Looking back on Faker’s debut in 2013 poses its own trials: data from that time isn’t as readily available as it is now, and the metagames are vastly different. It was possible in Season 3 to snowball from an individual’s performance, especially the mid lane. Modern League of Legends, however, is structured around team play. One can note that Faker played seven unique champions in his first seven games, while Bdd has favored Azir heavily, but the distinct contexts render the point moot. Faker was the breakout carry star for his team, while Bdd is adhering to the established philosophy of CJ.

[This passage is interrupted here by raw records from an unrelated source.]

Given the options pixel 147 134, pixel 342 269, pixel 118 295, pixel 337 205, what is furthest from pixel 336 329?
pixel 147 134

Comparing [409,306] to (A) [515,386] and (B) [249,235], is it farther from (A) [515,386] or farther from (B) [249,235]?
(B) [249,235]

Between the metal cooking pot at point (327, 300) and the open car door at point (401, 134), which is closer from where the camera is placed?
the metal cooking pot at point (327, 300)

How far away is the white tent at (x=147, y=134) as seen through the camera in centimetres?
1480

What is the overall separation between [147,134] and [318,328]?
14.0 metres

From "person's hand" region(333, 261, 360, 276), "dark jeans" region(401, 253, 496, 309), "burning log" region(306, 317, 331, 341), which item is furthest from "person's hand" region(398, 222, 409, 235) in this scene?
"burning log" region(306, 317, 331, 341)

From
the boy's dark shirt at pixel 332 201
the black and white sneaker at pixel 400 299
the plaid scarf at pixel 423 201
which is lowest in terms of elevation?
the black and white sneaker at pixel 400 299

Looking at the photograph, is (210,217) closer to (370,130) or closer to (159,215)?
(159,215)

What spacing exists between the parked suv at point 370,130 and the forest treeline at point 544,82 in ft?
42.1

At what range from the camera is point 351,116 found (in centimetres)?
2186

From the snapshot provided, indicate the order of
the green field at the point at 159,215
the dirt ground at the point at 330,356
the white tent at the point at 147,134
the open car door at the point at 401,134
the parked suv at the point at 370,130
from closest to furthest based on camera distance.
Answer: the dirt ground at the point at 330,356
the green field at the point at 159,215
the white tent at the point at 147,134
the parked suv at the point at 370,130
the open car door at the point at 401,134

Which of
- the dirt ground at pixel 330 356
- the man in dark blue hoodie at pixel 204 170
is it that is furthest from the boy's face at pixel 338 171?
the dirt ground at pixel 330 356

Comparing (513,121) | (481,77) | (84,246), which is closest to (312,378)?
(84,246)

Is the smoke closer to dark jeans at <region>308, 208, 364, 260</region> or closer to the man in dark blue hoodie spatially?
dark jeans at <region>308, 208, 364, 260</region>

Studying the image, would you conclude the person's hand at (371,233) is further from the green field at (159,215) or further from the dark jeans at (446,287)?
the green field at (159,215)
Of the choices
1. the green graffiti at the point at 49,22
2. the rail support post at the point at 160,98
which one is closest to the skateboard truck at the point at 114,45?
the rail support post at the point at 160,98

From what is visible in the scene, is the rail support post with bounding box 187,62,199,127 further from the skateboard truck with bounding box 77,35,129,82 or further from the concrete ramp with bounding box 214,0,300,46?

The only certainty is that Bdd’s start lacked the shock of Faker’s. In Faker’s first match, he solo killed Kang “Ambition” Chan-yong, then a reputable mid laner for CJ Entus Blaze, and took over the match while on Nidalee. Bdd played Lulu in his first game against Kongdoo Monster and lost because Kongdoo sieged around Suk “Hipo” Hyun-jun’s advantage. Bdd later redeemed himself with solid Azir play, showing the drive to command the game even if his execution occasionally fell short.

Bdd’s foundation as a player is solid, and perhaps one day he can stand as a rival to Faker. The next weeks will be telling for Bdd: SK Telecom, ROX Tigers, and KT Rolster wait to test Bdd and his limits. If CJ can pull of some wins, it will go far to establish an early legacy for Bdd.

CJ’s rebuilding is coming to an end. Winning spring is a far off dream, but it has already shown it can fight in the middle of the pack with victories over Samsung and Longzhu. Should CJ continue to develop in summer, Bdd’s path can twist to parallel Faker: Faker didn’t win his first championship until his second season. Bdd’s championship might be closer than expected.